Conselho de Ministros realiza-se hoje: o que pode mudar nas empresas?

Numa altura em que se assiste a uma escalada diária do número de novos contágios de Covid-19, tendo ontem alcançado quase a marca dos 4000 novos casos em 24 horas, o Governo tem nas mãos uma situação delicada para gerir uma nova vaga da pandemia.

Assim, reúne-se esta quinta-feira o Conselho de Ministros, onde se prevê que sejam apresentadas, discutidas e aprovadas um conjunto de medidas de combate à pandemia.

Depois de um ano de adaptação ao paradigma empresarial, prevê-se agora que sejam apresentadas novas propostas que podem impactar o dia a dia das empresas.

De forma geral, os peritos recomendaram o regresso de algumas regras básicas, mas não de medidas totalmente restritivas como no passado.

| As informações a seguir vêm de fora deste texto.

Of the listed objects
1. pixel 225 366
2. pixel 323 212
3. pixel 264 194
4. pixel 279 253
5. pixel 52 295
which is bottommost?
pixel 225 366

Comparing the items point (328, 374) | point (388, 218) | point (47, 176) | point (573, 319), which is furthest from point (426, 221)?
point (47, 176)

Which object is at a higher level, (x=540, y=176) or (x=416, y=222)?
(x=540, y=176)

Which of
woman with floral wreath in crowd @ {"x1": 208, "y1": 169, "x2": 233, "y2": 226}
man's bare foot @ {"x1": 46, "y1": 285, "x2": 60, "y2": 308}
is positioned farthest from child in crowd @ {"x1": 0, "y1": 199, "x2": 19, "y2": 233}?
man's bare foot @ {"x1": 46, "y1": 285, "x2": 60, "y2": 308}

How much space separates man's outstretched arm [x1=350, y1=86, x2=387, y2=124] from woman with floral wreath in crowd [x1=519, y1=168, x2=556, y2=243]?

O teletrabalho, a limitação da lotação dos espaços, o uso de máscaras e o controlo de fronteiras, foram algumas das sugestões feitas.

 

Teletrabalho e desfasamento de horários

Raquel Duarte, da ARS Norte, Instituto de Saúde Pública da Universidade do Porto e Instituto de Ciências Biomédicas Abel Salazar, acredita que em contexto laboral deve haver desfasamento de horário e teletrabalho sempre que possível.

Já Raquel Duarte, do Instituto de Saúde Pública da Universidade do Porto, partilha da mesma opinião, referindo que esta medida poderá “facilitar o cumprimento das medidas gerais”.

De acordo com dados do Instituto Nacional de Estatística (INE), a proporção da população empregada que trabalhou sempre ou quase sempre a partir de casa com recurso a tecnologias de informação e comunicação, isto é, em teletrabalho, foi de 12,7%, abrangendo 617,6 mil pessoas.

Agora, o próximo passo é serem decididos os moldes de aplicação desta medida, se de uma forma mais rígida ou flexível, por forma a procurar uma diminuição dos contágios pelo vírus.

 

Utilização obrigatória de máscara no local de trabalho

Até ao momento, depois do aliviar das medidas de combate à pandemia no passado mês de setembro, o uso obrigatório de máscara ou viseira nos locais de trabalho estava dependente do critério das empresas.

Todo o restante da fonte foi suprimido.